Хотелось выть. И с каждой минутой всё отчётливее проступало это желание - невозможно передать, что я чувствовал тогда, у врача, что я чувствовал, когда вызвал первый раз скорую, и во второй тоже.
Во второй раз приехал долдон молодой с чемоданом. Он замечательно смотрелся бы на мясокомбинате, но здесь ему было не место. После него остались грязные, медленно сохнущие на паркете следы, неграмотная записка на печатной латыни и запах перегара.
Остался, правда, и живой Герман. Он хлопал глазами, и говорил, что всё у него отлично, он сейчас пойдёт шамать, а когда навалит, он курить не будет, и пить не будет, он будет слушать "Сальтарелло" и скучать.

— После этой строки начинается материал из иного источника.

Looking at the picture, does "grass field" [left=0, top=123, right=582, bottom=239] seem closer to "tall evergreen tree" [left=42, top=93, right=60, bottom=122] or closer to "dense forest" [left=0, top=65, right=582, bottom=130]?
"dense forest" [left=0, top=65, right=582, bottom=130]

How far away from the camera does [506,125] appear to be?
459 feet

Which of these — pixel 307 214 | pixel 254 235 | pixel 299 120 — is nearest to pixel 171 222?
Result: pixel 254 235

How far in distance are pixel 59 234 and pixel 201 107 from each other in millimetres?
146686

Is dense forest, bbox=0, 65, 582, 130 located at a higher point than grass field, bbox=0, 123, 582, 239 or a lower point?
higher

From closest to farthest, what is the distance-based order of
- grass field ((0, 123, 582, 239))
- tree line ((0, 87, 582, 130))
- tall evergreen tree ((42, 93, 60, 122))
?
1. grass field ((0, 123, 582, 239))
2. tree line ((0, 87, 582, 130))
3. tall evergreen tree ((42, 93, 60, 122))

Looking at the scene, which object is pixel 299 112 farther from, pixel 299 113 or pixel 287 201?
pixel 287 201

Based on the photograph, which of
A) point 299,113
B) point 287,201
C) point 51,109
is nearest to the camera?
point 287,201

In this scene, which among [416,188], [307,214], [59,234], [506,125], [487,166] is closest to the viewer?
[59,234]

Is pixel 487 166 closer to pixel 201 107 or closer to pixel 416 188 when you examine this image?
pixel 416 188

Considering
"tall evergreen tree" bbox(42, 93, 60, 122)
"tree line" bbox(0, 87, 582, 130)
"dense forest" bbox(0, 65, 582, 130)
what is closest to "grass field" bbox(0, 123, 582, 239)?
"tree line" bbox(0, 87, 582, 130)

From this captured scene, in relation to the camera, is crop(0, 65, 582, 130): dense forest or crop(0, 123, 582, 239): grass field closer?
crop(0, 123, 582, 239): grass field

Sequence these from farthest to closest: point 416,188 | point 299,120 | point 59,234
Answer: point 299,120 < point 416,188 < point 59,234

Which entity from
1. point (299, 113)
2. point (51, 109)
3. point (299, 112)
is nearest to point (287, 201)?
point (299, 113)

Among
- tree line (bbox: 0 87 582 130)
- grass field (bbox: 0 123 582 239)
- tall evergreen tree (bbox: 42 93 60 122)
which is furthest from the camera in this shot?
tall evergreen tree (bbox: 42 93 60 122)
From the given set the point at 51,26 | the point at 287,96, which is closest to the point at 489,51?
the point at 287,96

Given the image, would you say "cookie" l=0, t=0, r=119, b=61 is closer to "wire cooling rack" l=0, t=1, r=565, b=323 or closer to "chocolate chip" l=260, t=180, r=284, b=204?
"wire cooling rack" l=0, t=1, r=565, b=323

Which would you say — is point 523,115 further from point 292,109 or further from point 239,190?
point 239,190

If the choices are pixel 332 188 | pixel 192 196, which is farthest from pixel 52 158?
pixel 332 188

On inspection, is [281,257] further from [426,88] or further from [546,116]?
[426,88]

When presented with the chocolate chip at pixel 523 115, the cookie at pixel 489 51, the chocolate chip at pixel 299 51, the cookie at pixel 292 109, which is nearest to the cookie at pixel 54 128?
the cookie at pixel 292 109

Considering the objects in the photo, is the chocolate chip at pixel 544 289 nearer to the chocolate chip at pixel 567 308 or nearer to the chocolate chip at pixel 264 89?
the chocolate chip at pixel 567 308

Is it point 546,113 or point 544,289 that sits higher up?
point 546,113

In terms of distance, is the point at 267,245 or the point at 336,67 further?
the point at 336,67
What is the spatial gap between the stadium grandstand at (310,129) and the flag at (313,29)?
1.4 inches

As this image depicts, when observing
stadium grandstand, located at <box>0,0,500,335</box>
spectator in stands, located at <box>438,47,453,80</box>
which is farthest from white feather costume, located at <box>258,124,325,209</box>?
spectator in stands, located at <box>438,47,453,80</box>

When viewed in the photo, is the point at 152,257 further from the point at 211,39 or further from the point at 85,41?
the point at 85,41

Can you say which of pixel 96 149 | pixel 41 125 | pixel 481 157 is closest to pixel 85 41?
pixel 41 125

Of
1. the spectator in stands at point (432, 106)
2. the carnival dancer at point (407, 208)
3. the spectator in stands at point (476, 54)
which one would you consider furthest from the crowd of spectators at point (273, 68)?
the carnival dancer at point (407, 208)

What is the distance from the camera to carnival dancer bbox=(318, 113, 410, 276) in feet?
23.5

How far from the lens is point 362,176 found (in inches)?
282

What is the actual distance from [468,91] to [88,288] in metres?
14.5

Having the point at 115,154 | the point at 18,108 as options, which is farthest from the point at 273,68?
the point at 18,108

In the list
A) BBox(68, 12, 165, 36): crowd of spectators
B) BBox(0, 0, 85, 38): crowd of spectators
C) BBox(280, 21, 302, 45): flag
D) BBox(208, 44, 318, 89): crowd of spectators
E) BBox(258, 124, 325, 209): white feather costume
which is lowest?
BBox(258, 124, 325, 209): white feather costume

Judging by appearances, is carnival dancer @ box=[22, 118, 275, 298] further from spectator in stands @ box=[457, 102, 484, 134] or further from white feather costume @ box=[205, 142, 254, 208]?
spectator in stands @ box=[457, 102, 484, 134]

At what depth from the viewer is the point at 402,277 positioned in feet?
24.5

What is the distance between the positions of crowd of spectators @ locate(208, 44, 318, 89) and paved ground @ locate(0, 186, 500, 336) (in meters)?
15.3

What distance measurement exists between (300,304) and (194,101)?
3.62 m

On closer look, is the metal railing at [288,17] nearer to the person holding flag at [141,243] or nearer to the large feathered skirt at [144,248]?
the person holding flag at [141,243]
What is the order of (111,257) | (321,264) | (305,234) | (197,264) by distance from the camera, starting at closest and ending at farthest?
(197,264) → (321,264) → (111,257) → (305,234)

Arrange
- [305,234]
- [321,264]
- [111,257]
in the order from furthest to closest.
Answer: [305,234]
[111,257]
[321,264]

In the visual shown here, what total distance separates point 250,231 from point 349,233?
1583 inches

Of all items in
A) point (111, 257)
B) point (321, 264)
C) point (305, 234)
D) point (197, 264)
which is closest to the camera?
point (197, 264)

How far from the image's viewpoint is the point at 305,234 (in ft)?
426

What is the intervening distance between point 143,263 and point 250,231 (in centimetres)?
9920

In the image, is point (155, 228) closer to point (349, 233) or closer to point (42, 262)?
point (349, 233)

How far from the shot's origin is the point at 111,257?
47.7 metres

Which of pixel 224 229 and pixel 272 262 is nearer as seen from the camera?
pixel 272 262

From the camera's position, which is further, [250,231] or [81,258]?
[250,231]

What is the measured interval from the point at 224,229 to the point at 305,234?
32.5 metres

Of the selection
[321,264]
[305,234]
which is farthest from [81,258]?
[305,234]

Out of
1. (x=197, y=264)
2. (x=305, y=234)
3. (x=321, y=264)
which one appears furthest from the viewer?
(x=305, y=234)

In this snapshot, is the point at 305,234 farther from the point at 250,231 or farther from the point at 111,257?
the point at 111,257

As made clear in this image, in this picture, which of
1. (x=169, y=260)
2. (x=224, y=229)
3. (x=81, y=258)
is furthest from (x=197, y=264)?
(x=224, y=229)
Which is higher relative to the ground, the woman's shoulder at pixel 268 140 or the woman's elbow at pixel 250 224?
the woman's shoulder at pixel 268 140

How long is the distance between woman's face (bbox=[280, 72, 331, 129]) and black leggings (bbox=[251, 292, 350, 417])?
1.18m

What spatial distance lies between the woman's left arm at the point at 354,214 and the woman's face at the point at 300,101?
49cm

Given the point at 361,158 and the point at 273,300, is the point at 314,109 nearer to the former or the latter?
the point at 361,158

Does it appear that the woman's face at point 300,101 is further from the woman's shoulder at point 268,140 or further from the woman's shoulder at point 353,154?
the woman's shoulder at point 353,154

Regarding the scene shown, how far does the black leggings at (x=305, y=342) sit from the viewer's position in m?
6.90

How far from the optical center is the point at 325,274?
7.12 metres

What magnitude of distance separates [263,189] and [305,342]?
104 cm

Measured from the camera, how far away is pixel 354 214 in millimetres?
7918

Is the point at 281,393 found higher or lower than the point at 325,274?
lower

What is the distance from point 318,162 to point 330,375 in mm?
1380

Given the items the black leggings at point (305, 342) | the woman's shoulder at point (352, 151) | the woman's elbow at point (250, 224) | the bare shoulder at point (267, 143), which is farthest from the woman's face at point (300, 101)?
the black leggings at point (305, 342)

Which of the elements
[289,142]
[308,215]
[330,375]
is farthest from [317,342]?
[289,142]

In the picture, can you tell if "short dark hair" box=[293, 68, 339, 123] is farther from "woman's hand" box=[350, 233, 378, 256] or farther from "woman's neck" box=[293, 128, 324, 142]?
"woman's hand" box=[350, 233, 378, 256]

Hичего этого не произошло. Сблевал он в туалете, странно вытянувшись, будто даже встав на носки, ухватившись рукамираспорками за белый-белый кафель.
Часы показывали десять. Его охватил приступ болтливости.
Что такое коричневый мир? Синий мир? Красный? Hет, красного мира не существует. Слишком яркий цвет. Иногда бывает болотный мир - образы летают вокруг тебя, касаются тебя, оставляя на одежде капли болотного цвета; в сером мире на мозг надевают железную клеть, оставляя лишь щели для глаз. Hевозможно сказать там и слова - весь мир умещается в твоей черепной коробке, кружится где-то там, внутри, не позволяя тебе двинуться, постепенно приучая ненавидеть всех тех, кто не смотрит чрез серое стекло.
Ржавый мир. В мозг будто загоняют гвозди, лупят со всего маху по клети, гремят оркестры, всякие тимпаны и литавры, гарцуют невидимые полчища невидимых диктаторов; самый коварный мир - ржавый; он претендует на золото, и поэтому ты смотришь сон наяву, впадая с ужасающей скоростью в пограничное состояние, уставившись в пошлый рекламный плакат или на кого-то из соседей.
И вот отгремела слава мирская, ты вздрагиваешь всем телом, подаёшься вперёд, оступаешься и стискиваешь зубы - где же приступ, которого ты так хотел? Где обещанный парад? Где я на трибуне? Самый гадкий мир - ржавый.
Синий мир. Воздух пахнет озоном. Каждый раз после дождя воздух пахнет озоном. Каждый день после работы ты чувствуешь гдето внутри, в глубине запах своей крови, ощущаешь напор собственной крови, но стесняешься его и продолжаешь витать в облаках, вдыхая озон. Синий мир - самый опасный. Ты паришь, в метро улыбаешься несмело людям - правда, они хороши сегодня?
Правда, это уже не животные? Великолепный вечер. Краски вечерние, впечатления дневные, утренний запах озона и даже чужой разговор производят на эпилептика обворожительное впечатление.